LLM Finetuning for Beginner

Have you ever considered about what is it that needs to be trained to run LLM? What is the dataset format to do the finetuning? Or maybe, what in the world is this LLM anyway? Well, in this post, we’re going to learn all of that.

LLM	Large Language-Model, is a branch of Natural Language Processing (NLP) where it steps up the game where you not only understand the basic Q&A that has been trained on, but they’re also trained to answer non-trained scenario (albeits far from perfect) by utilizing a huge of given datasets.

Token, is one of the key in the NLP area, where it will dictate the max output that LLMs could produce in one inquiry.
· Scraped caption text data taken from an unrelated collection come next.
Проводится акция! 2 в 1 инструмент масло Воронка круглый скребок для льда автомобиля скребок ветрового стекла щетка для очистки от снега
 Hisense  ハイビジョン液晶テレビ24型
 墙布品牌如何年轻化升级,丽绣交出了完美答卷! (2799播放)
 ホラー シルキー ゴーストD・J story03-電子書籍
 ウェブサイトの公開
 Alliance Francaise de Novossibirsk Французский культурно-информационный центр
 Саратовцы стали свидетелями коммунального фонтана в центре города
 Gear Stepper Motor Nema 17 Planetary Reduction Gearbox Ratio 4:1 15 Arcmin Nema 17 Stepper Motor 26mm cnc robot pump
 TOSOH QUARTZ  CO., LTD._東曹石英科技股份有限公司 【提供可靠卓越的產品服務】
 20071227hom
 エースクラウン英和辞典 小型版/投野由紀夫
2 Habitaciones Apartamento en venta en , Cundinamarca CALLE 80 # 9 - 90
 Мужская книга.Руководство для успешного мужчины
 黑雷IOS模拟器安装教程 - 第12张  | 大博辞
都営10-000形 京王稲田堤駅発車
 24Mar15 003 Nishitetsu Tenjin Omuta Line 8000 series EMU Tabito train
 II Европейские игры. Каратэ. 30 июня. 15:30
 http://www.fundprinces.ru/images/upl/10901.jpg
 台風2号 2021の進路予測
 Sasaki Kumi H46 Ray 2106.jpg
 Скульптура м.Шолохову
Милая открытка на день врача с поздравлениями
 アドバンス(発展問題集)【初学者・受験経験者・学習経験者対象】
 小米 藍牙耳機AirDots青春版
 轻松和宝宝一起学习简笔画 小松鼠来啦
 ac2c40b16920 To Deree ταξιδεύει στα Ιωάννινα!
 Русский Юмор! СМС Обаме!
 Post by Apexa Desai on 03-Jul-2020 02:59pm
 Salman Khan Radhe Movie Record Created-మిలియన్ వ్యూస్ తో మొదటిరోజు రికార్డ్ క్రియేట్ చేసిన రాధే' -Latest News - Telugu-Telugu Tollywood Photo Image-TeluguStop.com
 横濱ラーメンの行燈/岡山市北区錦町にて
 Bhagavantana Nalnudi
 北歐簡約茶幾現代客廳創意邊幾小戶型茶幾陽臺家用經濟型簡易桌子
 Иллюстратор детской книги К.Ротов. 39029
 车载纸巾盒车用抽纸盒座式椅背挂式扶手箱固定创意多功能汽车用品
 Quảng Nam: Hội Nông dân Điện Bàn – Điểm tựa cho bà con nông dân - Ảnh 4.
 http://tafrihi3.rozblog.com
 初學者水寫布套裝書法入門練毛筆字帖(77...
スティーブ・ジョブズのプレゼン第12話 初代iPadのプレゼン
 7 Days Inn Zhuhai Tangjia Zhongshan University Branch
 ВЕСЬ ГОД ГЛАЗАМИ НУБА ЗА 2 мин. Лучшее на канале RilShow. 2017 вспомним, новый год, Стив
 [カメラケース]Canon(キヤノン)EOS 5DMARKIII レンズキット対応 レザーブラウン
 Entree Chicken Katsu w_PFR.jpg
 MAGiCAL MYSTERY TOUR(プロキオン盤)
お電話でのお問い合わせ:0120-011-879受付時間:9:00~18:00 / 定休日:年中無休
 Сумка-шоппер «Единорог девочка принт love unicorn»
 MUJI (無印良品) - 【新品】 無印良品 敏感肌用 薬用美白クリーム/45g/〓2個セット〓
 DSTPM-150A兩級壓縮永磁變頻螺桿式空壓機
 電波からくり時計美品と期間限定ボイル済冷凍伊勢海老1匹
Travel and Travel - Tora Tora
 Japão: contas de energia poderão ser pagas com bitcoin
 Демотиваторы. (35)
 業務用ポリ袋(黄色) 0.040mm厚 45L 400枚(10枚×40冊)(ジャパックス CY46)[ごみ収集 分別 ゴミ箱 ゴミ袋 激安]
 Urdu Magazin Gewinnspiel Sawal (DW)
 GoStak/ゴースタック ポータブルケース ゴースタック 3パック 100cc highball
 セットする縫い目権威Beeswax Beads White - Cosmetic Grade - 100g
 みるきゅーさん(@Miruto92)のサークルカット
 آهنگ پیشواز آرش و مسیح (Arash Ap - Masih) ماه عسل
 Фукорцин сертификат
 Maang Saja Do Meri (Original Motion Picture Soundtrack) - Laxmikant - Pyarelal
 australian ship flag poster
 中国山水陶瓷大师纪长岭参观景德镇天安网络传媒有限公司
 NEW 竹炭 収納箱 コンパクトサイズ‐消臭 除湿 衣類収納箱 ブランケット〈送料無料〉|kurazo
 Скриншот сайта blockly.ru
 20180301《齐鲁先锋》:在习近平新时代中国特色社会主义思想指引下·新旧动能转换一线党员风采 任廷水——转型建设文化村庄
The way they trained on, which feeds on inputs on some question/inquiries, gives N-output, then compared with Tokenized ground truth, gives them kind-of non-constrained way to answer inputs, which enable them to focus on giving you desired output based on things that it’s trained on. This focus often produces hallucination, or basically garbage output that looks as if it is a fact, which is something that is an ongoing topic to solve.

Back to the basic, after briefly knowing LLM, then how do we finetune it? Well, it can be done by doing the following:

Import packages and initialize model.
Define the tunable layer/LORA.
Define your dataset.
Set the model trainer.
Start training and done!

1. Import Packages and Intiailize Model

To import packages and initialize the model, it can be done easily by calling it from Huggingface’s transformer function FastLanguageModel.from_pretrained as the following:

# step 1. Import packages
import torch
from unsloth import FastLanguageModel, is_bfloat16_supported
from trl import SFTTrainer
from transformers import TrainingArguments
from datasets import load_dataset

# step 2. Set max token, and define your model and model type
max_seq_length = 2048
load_in_4bit = True
fourbits_model = "unsloth/Meta-Llama-3.1-8B-bnb-4bit"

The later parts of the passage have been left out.